Yes, agreed.  I guess it would be a real scenario, even for us, to have
isolation against malicious syscalls (MODE_FILTER) combined
with region protection (MEMAP) for emulation.

>
>>  
>>  /* Valid operations for seccomp syscall. */
>>  #define SECCOMP_SET_MODE_STRICT		0
>>  #define SECCOMP_SET_MODE_FILTER		1
>>  #define SECCOMP_GET_ACTION_AVAIL	2
>>  #define SECCOMP_GET_NOTIF_SIZES		3
>> +#define SECCOMP_SET_MODE_MEMMAP		4
>>  
>>  /* Valid flags for SECCOMP_SET_MODE_FILTER */
>>  #define SECCOMP_FILTER_FLAG_TSYNC		(1UL << 0)
>> diff --git a/kernel/seccomp.c b/kernel/seccomp.c
>> index 55a6184f5990..ebf09b02db8d 100644
>> --- a/kernel/seccomp.c
>> +++ b/kernel/seccomp.c
>> @@ -930,6 +930,55 @@ static int __seccomp_filter(int this_syscall, const struct seccomp_data *sd,
>>  }
>>  #endif
>>  
>> +#ifdef CONFIG_SECCOMP_MEMMAP
>> +static int __seccomp_memmap(int this_syscall, const struct seccomp_data *sd)
>> +{
>> +	struct vm_area_struct *vma = find_vma(current->mm,
>> +					      sd->instruction_pointer);
>> +	if (!vma)
>> +		BUG();
>
> No new kernel code should use BUG:
> https://www.kernel.org/doc/html/latest/process/deprecated.html#bug-and-bug-on
>
> I would maybe pr_warn_once(), but then treat it as if it was marked with
> VM_NOSYSCALL.
>
>> +
>> +	if (!(vma->vm_flags & VM_NOSYSCALL))
>> +		return 0;
>> +
>> +	syscall_rollback(current, task_pt_regs(current));
>> +	seccomp_send_sigsys(this_syscall, 0);
>> +
>> +	seccomp_log(this_syscall, SIGSYS, SECCOMP_RET_TRAP, true);
>> +
>> +	return -1;
>> +}
>
> This really just looks like an ip_address filter, but I get what you
> mean about stacking filters, etc. This may finally be the day we turn to
> eBPF in seccomp, since that would give you access to using a map lookup
> on ip_address, and the map could be updated externally (removing the
> need for the madvise() changes).

And 64-bit comparisons :)

that would be a good solution, we'd still need to look at some details,
like disabling/updating filters at runtime when some new library is
loaded, but since we can update externally, I think it covers it.

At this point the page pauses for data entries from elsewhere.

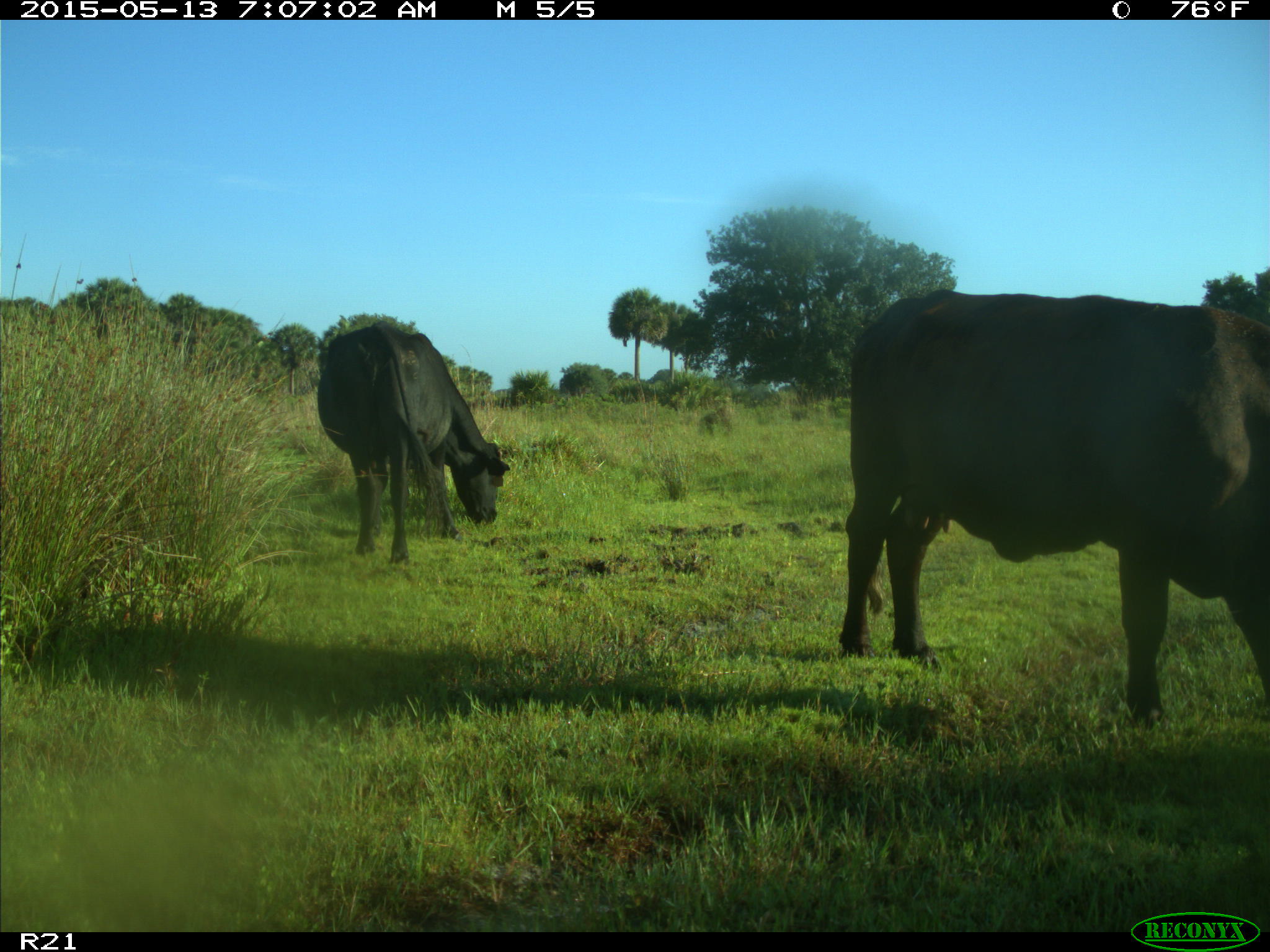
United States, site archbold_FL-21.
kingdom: Animalia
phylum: Chordata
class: Mammalia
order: Artiodactyla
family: Bovidae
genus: Bos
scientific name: Bos taurus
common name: domestic cow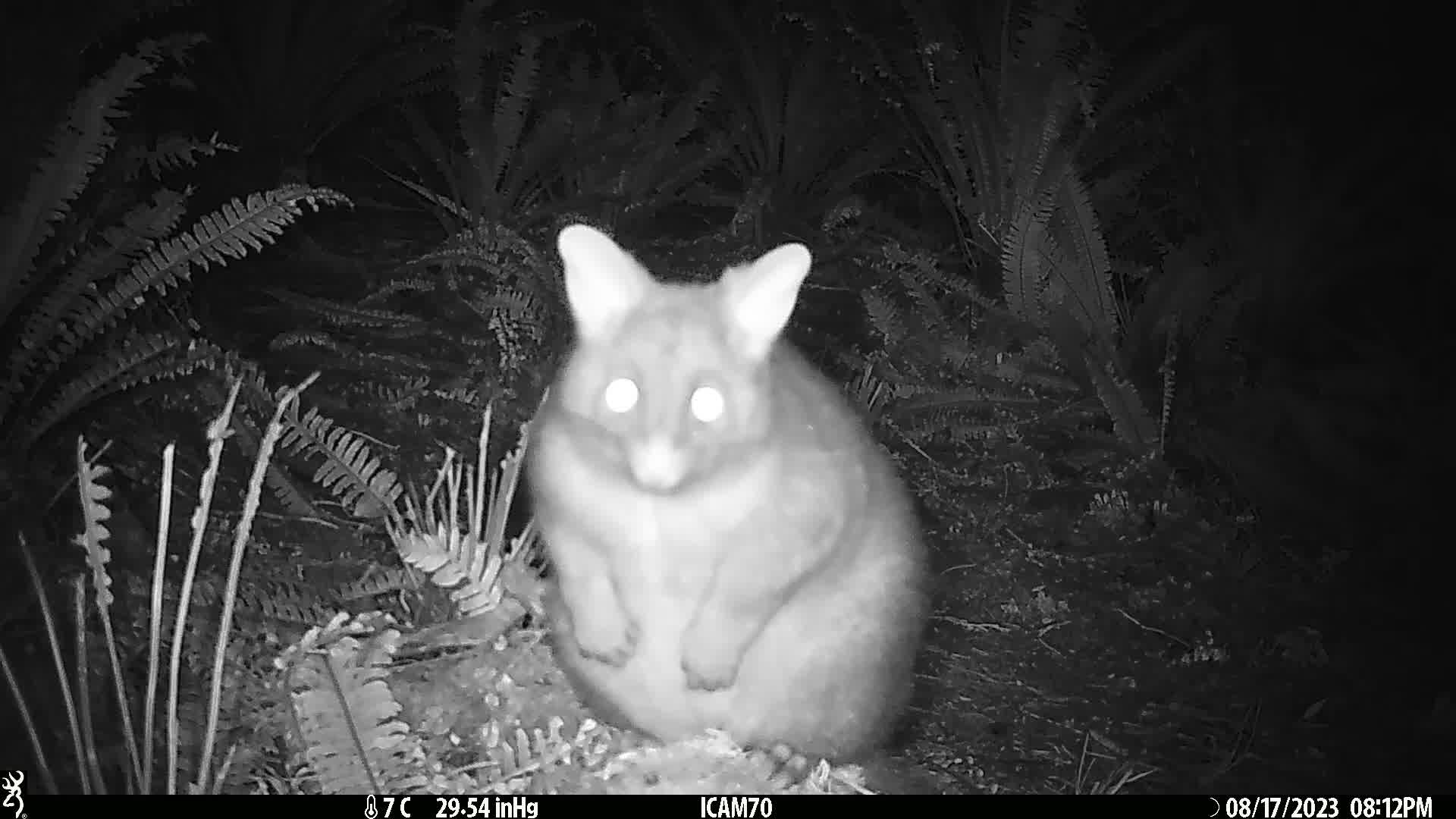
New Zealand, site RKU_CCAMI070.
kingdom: Animalia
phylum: Chordata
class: Mammalia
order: Diprotodontia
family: Phalangeridae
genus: Trichosurus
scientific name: Trichosurus vulpecula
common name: common brushtail possum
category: possum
Possum (common brushtail possum) (Trichosurus vulpecula).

>From the wine side, it should be enough to get the semantics we want,
but I don't know about performance.

>> +
>> +static long seccomp_set_mode_memmap(unsigned int flags)
>> +{
>> +	const unsigned long seccomp_mode = SECCOMP_MODE_MEMMAP;
>> +	long ret = 0;
>> +
>> +	if (flags & SECCOMP_FILTER_FLAG_TSYNC)
>> +		return -EINVAL;
>
> This should just test for any bits in flags. TSYNC + memmap should be
> avoided, IMO.

Maybe it is worth to expose SECCOMP_FILTER_FLAG_LOG?

>>  	default:
>>  		return -EINVAL;
>>  	}
>> diff --git a/mm/mprotect.c b/mm/mprotect.c
>> index 494192ca954b..6b5c00e8bbdc 100644
>> --- a/mm/mprotect.c
>> +++ b/mm/mprotect.c
>> @@ -591,7 +591,7 @@ static int do_mprotect_pkey(unsigned long start, size_t len,
>>  		 * cleared from the VMA.
>>  		 */
>>  		mask_off_old_flags = VM_READ | VM_WRITE | VM_EXEC |
>> -					VM_FLAGS_CLEAR;
>> +			VM_NOSYSCALL | VM_FLAGS_CLEAR;
>>  
>>  		new_vma_pkey = arch_override_mprotect_pkey(vma, prot, pkey);
>>  		newflags = calc_vm_prot_bits(prot, new_vma_pkey);
>> -- 
>> 2.27.0.rc2
>> 
>
> So, yes, interesting. I'll continue to think about how this could work
> best. Can you share what your filters looked like when you were
> originally trying those?

The results I shared in the previous email had the following filter:

  BPF_STMT(BPF_LD | BPF_W | BPF_ABS, (offsetof(struct seccomp_data, nr))),
  BPF_JUMP(BPF_JMP | BPF_JGE | BPF_K, 0xf000, 0, 1),
  BPF_STMT(BPF_RET | BPF_K, SECCOMP_RET_TRAP),
  BPF_STMT(BPF_RET | BPF_K, SECCOMP_RET_ALLOW),

Which is much much simpler than the real thing.  I also had a small
filter generator that generated segments like the following ( ip_HW and
ip_LW are the high and low part of the instruction pointer):

  0007: BPF_STMT(BPF_LD | BPF_W | BPF_ABS, ip_HW)
  0008: BPF_JUMP(BPF_JMP | BPF_JEQ | BPF_K, EH, 0, REL_ADDR(next))
  0009: BPF_STMT(BPF_LD | BPF_W | BPF_ABS, ip_LW)
  000a: BPF_JUMP(BPF_JMP | BPF_JGT | BPF_K, EL, REL_ADDR(next), 0)
  000b: BPF_JUMP(BPF_JMP | BPF_JGE | BPF_K, SL, REL_ADDR(filter->jump_allow_target), REL_ADDR(next))
  000c: next:

Thanks,

-- 
Gabriel Krisman Bertazi